Zanthoxylum austrosinense

Scientific classification
- Kingdom: Plantae
- Clade: Embryophytes
- Clade: Tracheophytes
- Clade: Spermatophytes
- Clade: Angiosperms
- Clade: Eudicots
- Clade: Rosids
- Order: Sapindales
- Family: Rutaceae
- Genus: Zanthoxylum
- Species: Z. austrosinense
- Binomial name: Zanthoxylum austrosinense Huang

= Zanthoxylum austrosinense =

- Authority: Huang

Species of flowering plant

Zanthoxylum austrosinense, or South Chinese Sichuan pepper, is a woody plant in the family Rutaceae and is native to southern China.

== Characteristics ==
Small trees or shrubs, up to 3 meters high; branches brown-black, few or thorny, and all parts are glabrous. The axis of the river is round and the leaves have 5-11 leaflets; the leaflets have no or few stalks except for a small stalk with a length of 1–3 cm in the center of the top. The leaflets are neatly opposite, and the 2 lobules rarely located at the base are alternate. Lanceolate, usually ovoid at the base of the leaf shaft, 6–11 cm long, 3–5 cm wide, tapered at the top, round or nearly heart-shaped at the base, or round on one side and slanting upward on the other side, oily The spots are clear, dark reddish-brown to brown-black after drying, with cracked teeth on the leaf margin, and the midrib is slightly sunken or flat on the leaf surface, with 11-15 side veins on each side. The inflorescence is terminal, usually born on the top of the lateral branches, with sparsely more than 30 flowers; pedicel 5–8 mm; flowers are unisexual, sometimes bisexual (the same plant is heterosexual); tepals 7–9, approximately arranged in two rounds, The size of each slice is slightly different, lanceolate, sometimes oblanceolate, about 1.5 mm long, dark purple-red upper part, yellowish green lower part; 3-4 stamens of bisexual flowers; carpel 4 The male flowers have 6-8 stamens; the female flowers have 3-4 carpels, the style is longer than the ovary, slightly dorsally curved, and the stigma is capitate. The fruit stalk is dark purple-red, 1–2 cm long; the lobular petals are the same color as the fruit stalk, about 5 mm in diameter, with a few slightly raised oil spots, and the awn tip is very short; the seeds are about 4 mm long and 3–4 mm thick, The top is slightly pointed. Flowering period from March to April, fruiting period from August to September. Grows in Jiangxi (Anyuan, Dayu, Chongyi), Hunan (in southern Hunan), Fujian (Mount Wuyi, Yongtai), Guangdong (Ruyuan), Guangxi (near Guilin). Seen in sloping forests or bushes at an altitude of 300–900 meters. Plants born in limestone mountains often take the form of small shrubs.

== Varieties ==
South Chinese Sichuan pepper (wild type) var. austrosinense

The leaflets are glabrous, dark reddish brown to brownish black after drying. Type specimens were collected from Ruyuan, Guangdong. Both the root and stem bark are used as herbal medicine. The inner skin of the root is yellow, pungent, spicy, and fragrant.
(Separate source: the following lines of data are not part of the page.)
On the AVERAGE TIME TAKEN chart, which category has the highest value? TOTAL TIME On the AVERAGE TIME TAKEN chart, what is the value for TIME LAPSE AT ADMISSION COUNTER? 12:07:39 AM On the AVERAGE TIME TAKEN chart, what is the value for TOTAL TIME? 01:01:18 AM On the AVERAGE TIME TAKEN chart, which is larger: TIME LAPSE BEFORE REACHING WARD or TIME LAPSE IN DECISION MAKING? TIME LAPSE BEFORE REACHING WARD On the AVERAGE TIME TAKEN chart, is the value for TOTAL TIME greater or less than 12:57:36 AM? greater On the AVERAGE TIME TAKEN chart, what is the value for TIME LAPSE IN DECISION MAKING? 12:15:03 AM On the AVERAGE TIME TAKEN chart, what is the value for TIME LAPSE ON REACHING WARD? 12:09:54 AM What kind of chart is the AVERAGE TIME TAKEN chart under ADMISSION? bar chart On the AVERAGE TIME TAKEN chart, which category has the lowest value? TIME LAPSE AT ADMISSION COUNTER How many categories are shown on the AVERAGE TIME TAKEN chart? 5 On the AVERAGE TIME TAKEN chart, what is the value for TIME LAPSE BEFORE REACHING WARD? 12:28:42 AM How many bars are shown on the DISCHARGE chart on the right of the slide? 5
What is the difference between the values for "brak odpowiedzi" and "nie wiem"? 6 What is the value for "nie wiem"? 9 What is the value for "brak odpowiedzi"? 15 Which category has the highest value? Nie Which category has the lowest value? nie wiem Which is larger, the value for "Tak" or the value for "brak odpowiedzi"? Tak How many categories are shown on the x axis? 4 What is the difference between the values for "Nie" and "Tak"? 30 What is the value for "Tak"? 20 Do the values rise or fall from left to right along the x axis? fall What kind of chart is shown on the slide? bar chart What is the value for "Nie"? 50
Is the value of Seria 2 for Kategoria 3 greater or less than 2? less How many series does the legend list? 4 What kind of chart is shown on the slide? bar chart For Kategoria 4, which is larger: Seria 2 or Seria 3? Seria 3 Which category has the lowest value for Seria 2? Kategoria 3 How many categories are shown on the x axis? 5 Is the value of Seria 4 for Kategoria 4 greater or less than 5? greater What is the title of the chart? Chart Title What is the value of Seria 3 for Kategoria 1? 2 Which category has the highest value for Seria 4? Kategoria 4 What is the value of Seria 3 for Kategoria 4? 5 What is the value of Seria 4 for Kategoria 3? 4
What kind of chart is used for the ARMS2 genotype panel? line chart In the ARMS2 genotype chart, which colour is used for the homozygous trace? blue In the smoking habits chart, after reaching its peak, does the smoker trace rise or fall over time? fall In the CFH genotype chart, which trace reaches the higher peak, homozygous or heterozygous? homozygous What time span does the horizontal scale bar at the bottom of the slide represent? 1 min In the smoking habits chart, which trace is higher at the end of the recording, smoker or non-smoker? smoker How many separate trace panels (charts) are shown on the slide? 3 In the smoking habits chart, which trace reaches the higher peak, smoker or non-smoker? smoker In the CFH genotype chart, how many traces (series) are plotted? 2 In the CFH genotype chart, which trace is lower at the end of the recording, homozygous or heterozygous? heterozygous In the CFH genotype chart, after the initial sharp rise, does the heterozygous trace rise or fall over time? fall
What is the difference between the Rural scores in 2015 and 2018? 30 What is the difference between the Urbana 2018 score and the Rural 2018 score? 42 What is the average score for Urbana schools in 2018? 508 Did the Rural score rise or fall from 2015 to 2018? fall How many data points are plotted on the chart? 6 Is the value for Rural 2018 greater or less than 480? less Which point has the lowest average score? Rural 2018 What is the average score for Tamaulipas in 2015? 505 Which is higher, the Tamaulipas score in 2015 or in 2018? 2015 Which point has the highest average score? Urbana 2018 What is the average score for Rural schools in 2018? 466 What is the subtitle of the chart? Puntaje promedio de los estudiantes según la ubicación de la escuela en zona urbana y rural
Warm in nature, it has the effects of expelling wind, detoxification, relieving the surface, dispelling blood stasis and reducing swelling. Proper dosage will not cause poisoning. The root contains benzophenanthridines and quinolines. Alkaloids: dictamnine. dimethylaheleryth-rine, austrosinensine, 8-hydroxydictamine (also known as robustine), etc. The latter has a strong inhibitory effect on Staphylococcus aureus. It also contains acids such as triacontanol caproic acid and proline acid l-proline of aminocephalic acid. The leaf shafts and midribs of the young leaves are dark purple-red. Plants collected from limestone mountains are often pale green or yellow-green after being pressed dry, while those collected from other habitats are often dark reddish brown to reddish black. The specimens collected from Changxi have unisexual flowers and bisexual flowers, which are heterosexual plants of the same plant.

Hairy Leaf South Chinese Sichuan pepper (variety) var. pubescens Huang in Acta Phytotax. Sin. 16: 82. 1978.

The leaflets have coarse, short hairs, which are dark green when dried. Grown in Sangzhi County in Hunan (origin of type specimen). It can be found under the forest of mixed trees in the mountains at an altitude of about 1700 meters.